Crawled caption data:
----

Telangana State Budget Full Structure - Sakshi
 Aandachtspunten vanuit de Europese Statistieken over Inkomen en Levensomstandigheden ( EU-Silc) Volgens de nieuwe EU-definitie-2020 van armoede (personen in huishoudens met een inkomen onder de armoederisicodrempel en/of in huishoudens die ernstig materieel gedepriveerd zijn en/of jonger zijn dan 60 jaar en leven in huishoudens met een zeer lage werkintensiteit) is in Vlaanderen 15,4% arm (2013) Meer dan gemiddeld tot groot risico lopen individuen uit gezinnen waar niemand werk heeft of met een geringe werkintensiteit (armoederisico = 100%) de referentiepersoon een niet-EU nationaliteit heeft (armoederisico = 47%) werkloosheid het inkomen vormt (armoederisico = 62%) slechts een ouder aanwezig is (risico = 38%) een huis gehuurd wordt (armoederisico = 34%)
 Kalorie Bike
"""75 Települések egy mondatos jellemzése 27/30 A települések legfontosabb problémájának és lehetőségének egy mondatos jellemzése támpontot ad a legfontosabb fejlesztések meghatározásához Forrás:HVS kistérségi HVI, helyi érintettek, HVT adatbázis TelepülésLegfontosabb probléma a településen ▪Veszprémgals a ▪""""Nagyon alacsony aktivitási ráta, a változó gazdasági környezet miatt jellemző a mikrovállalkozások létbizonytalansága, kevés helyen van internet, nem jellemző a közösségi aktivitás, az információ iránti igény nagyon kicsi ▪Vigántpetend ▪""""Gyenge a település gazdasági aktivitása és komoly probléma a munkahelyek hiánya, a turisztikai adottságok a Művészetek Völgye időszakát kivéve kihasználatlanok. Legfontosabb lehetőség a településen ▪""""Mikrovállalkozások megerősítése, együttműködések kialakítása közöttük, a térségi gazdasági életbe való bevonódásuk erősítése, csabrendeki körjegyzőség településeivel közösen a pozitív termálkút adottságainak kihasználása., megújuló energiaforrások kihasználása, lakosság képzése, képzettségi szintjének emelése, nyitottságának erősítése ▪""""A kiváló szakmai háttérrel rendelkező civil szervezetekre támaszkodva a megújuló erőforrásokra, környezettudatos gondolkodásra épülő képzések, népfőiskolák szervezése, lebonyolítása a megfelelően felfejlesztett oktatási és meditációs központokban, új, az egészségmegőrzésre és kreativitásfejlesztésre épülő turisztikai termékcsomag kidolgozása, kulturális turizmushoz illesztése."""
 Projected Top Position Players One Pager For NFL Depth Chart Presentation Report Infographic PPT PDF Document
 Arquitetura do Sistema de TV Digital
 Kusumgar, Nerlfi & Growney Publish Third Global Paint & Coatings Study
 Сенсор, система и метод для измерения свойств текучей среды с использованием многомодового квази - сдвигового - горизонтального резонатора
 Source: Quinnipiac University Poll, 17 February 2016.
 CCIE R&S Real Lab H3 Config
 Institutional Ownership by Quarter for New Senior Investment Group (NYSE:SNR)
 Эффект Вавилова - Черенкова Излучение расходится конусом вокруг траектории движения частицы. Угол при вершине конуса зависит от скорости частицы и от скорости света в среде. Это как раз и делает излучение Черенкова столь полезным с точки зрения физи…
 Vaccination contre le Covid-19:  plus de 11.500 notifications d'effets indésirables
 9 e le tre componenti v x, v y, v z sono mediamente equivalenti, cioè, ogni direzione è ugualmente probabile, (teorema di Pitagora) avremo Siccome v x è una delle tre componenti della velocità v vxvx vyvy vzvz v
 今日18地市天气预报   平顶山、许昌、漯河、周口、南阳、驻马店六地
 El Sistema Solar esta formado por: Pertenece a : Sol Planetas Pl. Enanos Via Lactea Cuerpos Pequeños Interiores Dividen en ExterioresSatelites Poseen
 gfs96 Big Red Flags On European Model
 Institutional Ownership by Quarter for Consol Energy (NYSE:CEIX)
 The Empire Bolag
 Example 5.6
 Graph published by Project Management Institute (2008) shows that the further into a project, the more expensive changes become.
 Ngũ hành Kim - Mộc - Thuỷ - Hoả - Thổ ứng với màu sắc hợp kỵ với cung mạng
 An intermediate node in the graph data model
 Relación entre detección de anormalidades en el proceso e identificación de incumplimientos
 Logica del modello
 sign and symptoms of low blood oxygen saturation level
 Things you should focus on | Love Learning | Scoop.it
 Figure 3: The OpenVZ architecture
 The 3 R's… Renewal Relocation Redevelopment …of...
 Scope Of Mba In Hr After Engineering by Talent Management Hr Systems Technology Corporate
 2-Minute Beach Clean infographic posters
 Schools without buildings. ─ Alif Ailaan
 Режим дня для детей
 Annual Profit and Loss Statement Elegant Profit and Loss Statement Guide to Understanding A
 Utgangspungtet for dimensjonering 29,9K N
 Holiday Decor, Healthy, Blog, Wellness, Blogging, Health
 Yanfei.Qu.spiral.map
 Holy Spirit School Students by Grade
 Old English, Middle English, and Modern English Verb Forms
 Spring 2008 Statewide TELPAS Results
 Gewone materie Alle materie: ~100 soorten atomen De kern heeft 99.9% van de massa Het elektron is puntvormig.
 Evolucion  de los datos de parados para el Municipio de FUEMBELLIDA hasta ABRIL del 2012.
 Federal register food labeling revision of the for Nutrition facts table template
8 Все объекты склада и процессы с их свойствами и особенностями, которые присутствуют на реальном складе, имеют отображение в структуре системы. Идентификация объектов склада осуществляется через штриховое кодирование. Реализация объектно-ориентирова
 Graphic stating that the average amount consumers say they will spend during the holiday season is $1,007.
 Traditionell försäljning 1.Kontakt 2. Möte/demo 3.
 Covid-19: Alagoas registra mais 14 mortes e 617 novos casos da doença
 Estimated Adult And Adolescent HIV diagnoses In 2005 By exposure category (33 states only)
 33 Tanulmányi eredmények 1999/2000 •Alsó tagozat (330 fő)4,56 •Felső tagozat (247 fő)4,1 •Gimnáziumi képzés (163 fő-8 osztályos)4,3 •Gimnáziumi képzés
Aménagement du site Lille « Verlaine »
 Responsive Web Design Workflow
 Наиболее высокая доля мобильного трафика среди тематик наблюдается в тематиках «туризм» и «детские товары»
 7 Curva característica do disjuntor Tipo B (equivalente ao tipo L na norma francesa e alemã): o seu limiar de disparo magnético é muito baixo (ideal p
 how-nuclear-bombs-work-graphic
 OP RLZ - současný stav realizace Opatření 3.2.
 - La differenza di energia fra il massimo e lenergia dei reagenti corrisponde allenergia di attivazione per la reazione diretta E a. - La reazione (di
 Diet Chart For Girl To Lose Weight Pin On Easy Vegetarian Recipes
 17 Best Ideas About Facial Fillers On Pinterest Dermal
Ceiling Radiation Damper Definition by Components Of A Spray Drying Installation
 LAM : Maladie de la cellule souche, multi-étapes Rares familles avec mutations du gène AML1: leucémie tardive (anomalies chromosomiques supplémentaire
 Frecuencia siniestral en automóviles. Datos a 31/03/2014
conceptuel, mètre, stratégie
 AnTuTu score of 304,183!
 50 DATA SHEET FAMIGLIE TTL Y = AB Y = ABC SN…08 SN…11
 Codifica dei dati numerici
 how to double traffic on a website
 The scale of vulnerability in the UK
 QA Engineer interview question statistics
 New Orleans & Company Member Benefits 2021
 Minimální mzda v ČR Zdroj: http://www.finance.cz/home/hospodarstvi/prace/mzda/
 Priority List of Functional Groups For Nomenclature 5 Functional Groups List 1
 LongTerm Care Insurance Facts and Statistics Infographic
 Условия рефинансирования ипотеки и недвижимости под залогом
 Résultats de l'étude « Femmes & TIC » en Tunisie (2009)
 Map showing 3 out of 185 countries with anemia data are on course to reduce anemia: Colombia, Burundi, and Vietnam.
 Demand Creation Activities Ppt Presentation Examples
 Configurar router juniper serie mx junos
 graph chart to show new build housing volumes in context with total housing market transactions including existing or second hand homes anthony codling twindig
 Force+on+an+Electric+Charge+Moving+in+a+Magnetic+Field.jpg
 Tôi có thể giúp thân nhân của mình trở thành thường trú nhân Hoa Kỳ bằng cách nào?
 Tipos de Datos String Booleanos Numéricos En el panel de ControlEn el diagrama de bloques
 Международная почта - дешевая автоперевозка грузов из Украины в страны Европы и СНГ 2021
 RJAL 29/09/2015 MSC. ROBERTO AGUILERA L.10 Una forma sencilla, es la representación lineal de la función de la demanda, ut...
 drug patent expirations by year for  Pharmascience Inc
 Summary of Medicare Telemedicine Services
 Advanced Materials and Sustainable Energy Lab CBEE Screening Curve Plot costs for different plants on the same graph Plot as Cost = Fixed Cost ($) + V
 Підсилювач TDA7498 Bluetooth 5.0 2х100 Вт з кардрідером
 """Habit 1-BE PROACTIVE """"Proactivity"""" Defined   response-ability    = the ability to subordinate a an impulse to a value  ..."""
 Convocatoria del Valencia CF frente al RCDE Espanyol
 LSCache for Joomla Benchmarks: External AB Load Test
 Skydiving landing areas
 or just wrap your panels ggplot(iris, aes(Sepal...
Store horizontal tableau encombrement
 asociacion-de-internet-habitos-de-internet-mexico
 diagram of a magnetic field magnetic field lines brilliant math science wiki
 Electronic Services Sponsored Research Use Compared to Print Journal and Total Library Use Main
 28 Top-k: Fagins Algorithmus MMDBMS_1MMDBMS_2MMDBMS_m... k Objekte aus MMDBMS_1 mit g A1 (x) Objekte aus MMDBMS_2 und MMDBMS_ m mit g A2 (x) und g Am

----

Repeat exactly the lines above from the one with "2-Minute Beach Clean infographic posters" up to and including the one with "Federal register food". No other line belongs in the reply.

 2-Minute Beach Clean infographic posters
 Schools without buildings. ─ Alif Ailaan
 Режим дня для детей
 Annual Profit and Loss Statement Elegant Profit and Loss Statement Guide to Understanding A
 Utgangspungtet for dimensjonering 29,9K N
 Holiday Decor, Healthy, Blog, Wellness, Blogging, Health
 Yanfei.Qu.spiral.map
 Holy Spirit School Students by Grade
 Old English, Middle English, and Modern English Verb Forms
 Spring 2008 Statewide TELPAS Results
 Gewone materie Alle materie: ~100 soorten atomen De kern heeft 99.9% van de massa Het elektron is puntvormig.
 Evolucion  de los datos de parados para el Municipio de FUEMBELLIDA hasta ABRIL del 2012.
 Federal register food labeling revision of the for Nutrition facts table template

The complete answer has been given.